Eukaryotic chromosome segregation requires the kinetochore, a megadalton‐sized machine that forms on specialized centromeric chromatin containing CENP‐A, a histone H3 variant. CENP‐A deposition ...requires a chaperone protein HJURP that targets it to the centromere, but it has remained unclear whether HJURP has additional functions beyond CENP‐A targeting and why high AT DNA content, which disfavors nucleosome assembly, is widely conserved at centromeres. To overcome the difficulties of studying nucleosome formation in vivo, we developed a microscopy assay that enables direct observation of de novo centromeric nucleosome recruitment and maintenance with single molecule resolution. Using this assay, we discover that CENP‐A can arrive at centromeres without its dedicated centromere‐specific chaperone HJURP, but stable incorporation depends on HJURP and additional DNA‐binding proteins of the inner kinetochore. We also show that homopolymer AT runs in the yeast centromeres are essential for efficient CENP‐A deposition. Together, our findings reveal requirements for stable nucleosome formation and provide a foundation for further studies of the assembly and dynamics of native kinetochore complexes.
Synopsis
Deposition of centromeric histone H3 variant CENP‐A is essential for kinetochore formation, but has remained difficult to study in vivo. Here, a new method to visualize CENP‐A deposition at single molecule resolution reveals that stable nucleosome formation requires coordination between several protein cofactors and the AT run content of centromeric DNA.
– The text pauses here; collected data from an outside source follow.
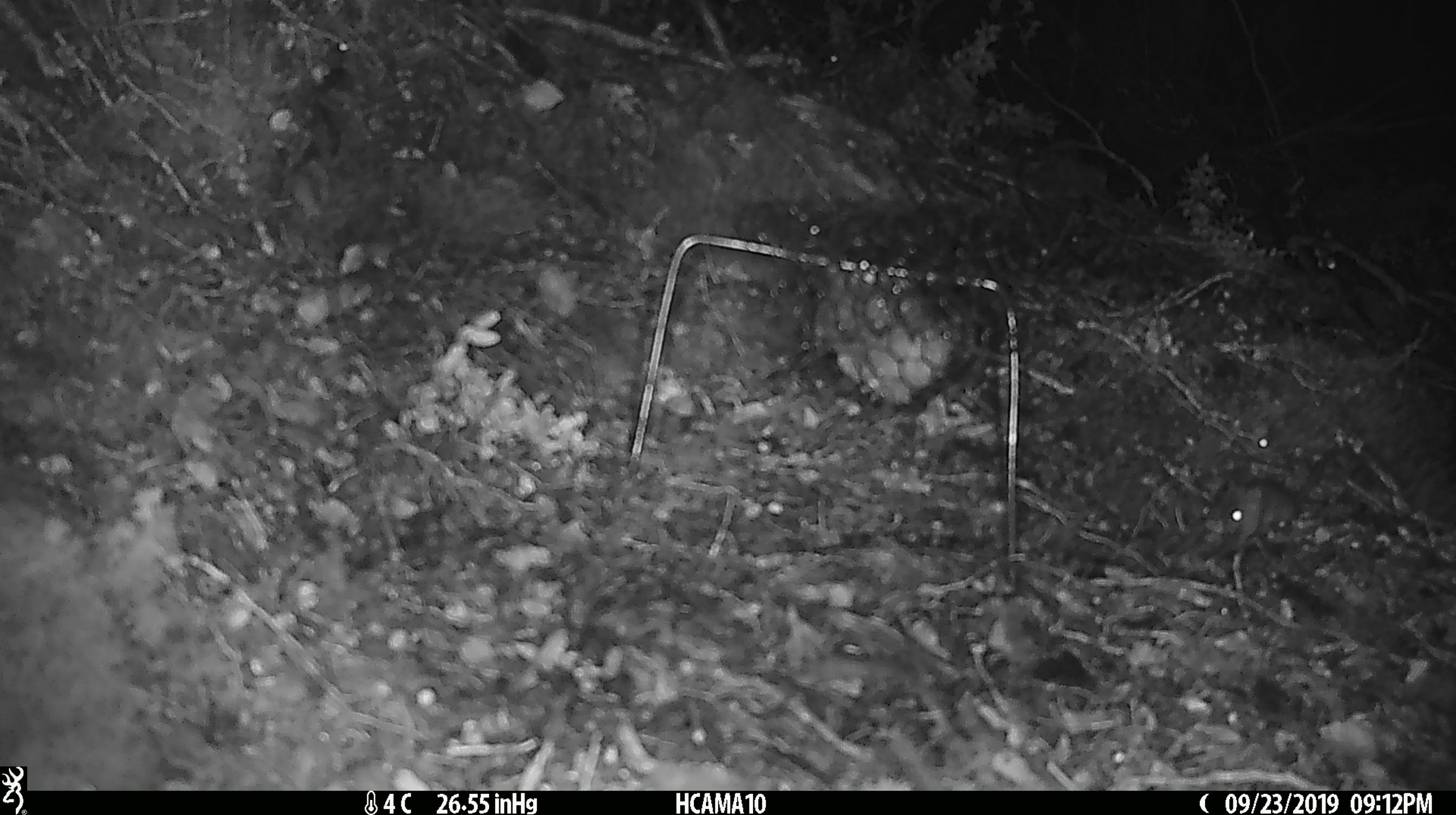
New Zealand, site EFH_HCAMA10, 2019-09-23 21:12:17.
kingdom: Animalia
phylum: Chordata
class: Mammalia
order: Rodentia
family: Muridae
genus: Mus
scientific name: Mus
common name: mouse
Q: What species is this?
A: Mouse (Mus).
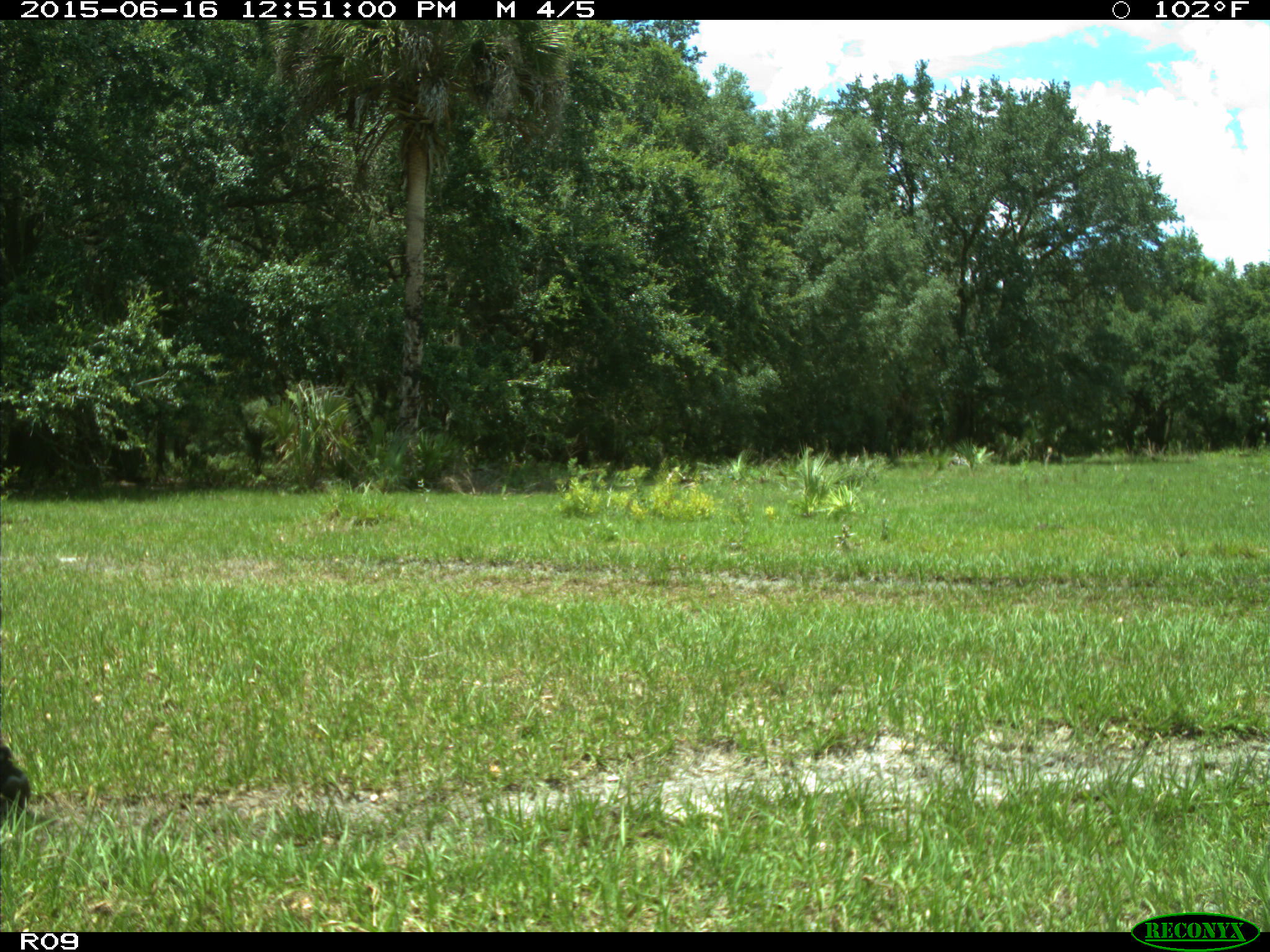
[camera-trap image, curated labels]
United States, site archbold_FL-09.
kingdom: Animalia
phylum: Chordata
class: Mammalia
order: Artiodactyla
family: Bovidae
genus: Bos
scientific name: Bos taurus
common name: domestic cow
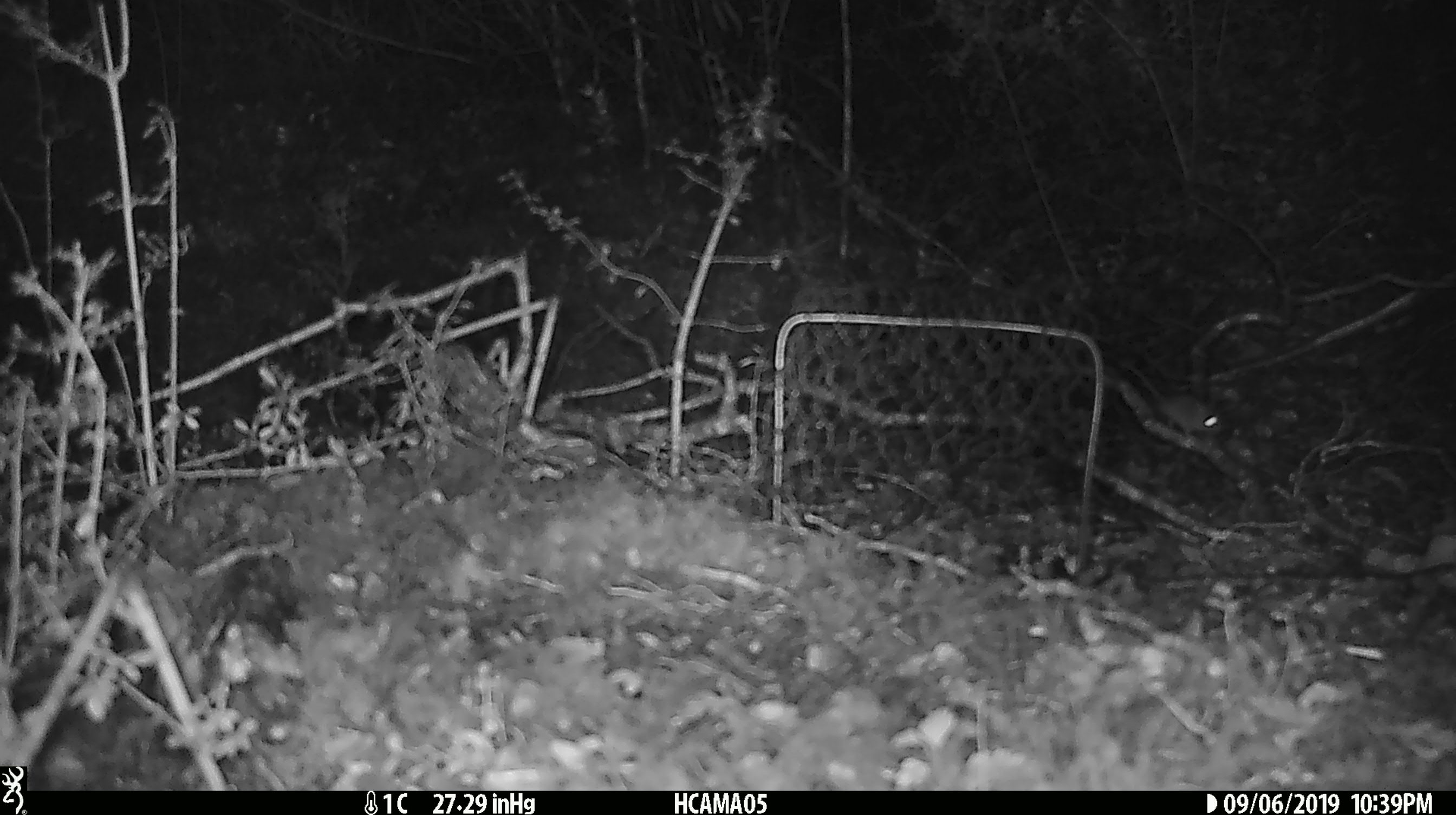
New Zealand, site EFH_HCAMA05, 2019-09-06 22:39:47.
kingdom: Animalia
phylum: Chordata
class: Mammalia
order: Rodentia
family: Muridae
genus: Mus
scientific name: Mus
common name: mouse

Centromeric histone CENP‐A/Cse4 can associate with centromeric DNA in the absence of its conserved chaperone HJURP, but requires the chaperone for stable deposition.
Physical restriction of centromeric DNA to prevent wrapping prevents stable deposition of the centromeric nucleosome but it does not prevent transient association.
Association of constitutive centromere association network (CCAN) proteins is required for stable centromeric nucleosome formation.
The AT run content of yeast centromeres is correlated to the stability of the centromeric nucleosome.
A new method to visualize CENP‐A deposition at single molecule resolution reveals that stable nucleosome formation requires coordination between several protein cofactors and the AT run content of centromeric DNA.